▶ [Problem requirements]: Reproduce word for word every line from the one containing "How far does" through the end of the rows, including both ends, and leave the pictures out.

───── Data entries

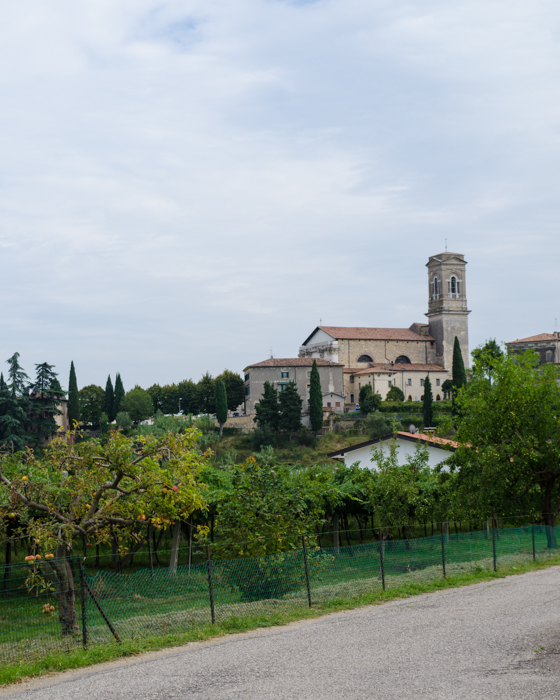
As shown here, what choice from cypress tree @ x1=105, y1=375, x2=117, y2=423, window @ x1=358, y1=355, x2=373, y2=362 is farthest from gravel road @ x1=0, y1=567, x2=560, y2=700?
window @ x1=358, y1=355, x2=373, y2=362

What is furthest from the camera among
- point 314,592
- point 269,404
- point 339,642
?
point 269,404

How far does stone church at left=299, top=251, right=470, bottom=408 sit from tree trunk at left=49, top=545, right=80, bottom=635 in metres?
89.8

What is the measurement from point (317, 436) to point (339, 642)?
76773mm

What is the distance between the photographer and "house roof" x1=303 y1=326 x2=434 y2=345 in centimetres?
10969

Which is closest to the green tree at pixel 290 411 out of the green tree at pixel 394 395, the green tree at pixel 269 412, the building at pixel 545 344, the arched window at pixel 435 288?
the green tree at pixel 269 412

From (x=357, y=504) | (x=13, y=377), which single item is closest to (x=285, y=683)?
(x=357, y=504)

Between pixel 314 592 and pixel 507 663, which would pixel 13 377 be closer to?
pixel 314 592

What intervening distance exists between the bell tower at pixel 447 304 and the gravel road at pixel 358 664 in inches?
3946

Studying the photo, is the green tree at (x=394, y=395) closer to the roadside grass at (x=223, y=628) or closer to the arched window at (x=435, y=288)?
the arched window at (x=435, y=288)

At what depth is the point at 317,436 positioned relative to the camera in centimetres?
8750

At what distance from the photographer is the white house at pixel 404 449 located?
118 ft

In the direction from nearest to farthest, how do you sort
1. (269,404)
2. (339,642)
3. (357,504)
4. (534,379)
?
(339,642) < (534,379) < (357,504) < (269,404)

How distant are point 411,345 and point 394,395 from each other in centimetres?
1682

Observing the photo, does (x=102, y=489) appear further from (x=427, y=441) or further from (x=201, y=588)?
(x=427, y=441)
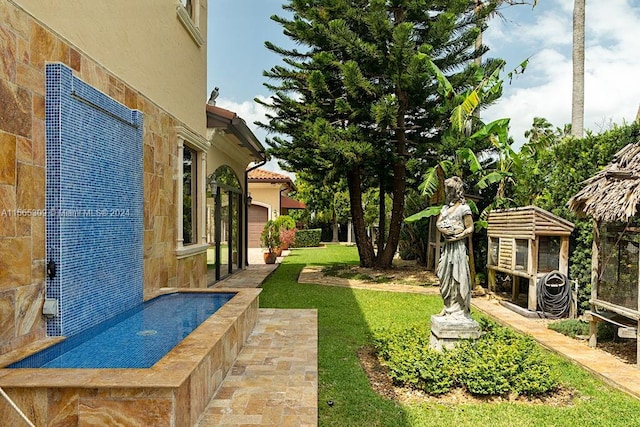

──────────

▶ [The solution]:
How far does stone church at left=299, top=251, right=470, bottom=408 sit from tree trunk at left=49, top=545, right=80, bottom=635 in metres?
89.8

What is the measurement from point (317, 436) to point (339, 642)?
76773mm

What is the distance between the photographer and "house roof" x1=303 y1=326 x2=434 y2=345 in centimetres?
10969

Which is closest to the green tree at pixel 290 411 out of the green tree at pixel 394 395, the green tree at pixel 269 412, the building at pixel 545 344, the arched window at pixel 435 288?
the green tree at pixel 269 412

From (x=357, y=504) | (x=13, y=377), which single item is closest to (x=285, y=683)?
(x=357, y=504)

Between pixel 314 592 and pixel 507 663, which would pixel 13 377 be closer to?
pixel 314 592

What intervening distance exists between the bell tower at pixel 447 304 and the gravel road at pixel 358 664 in inches?
3946

Studying the photo, is the green tree at (x=394, y=395) closer to the roadside grass at (x=223, y=628) or closer to the arched window at (x=435, y=288)?
the arched window at (x=435, y=288)

At what depth is the point at 317,436 positioned relative to the camera in centimetres?
8750

At what distance from the photographer is the white house at pixel 404 449 located?
118 ft

In the direction from nearest to farthest, how do you sort
1. (269,404)
2. (339,642)
3. (357,504)
4. (534,379)
?
(339,642) < (534,379) < (357,504) < (269,404)

How distant are point 411,345 and point 394,395 from each other in centimetres?
1682

Observing the photo, does (x=102, y=489) appear further from (x=427, y=441) or further from (x=201, y=588)?
(x=427, y=441)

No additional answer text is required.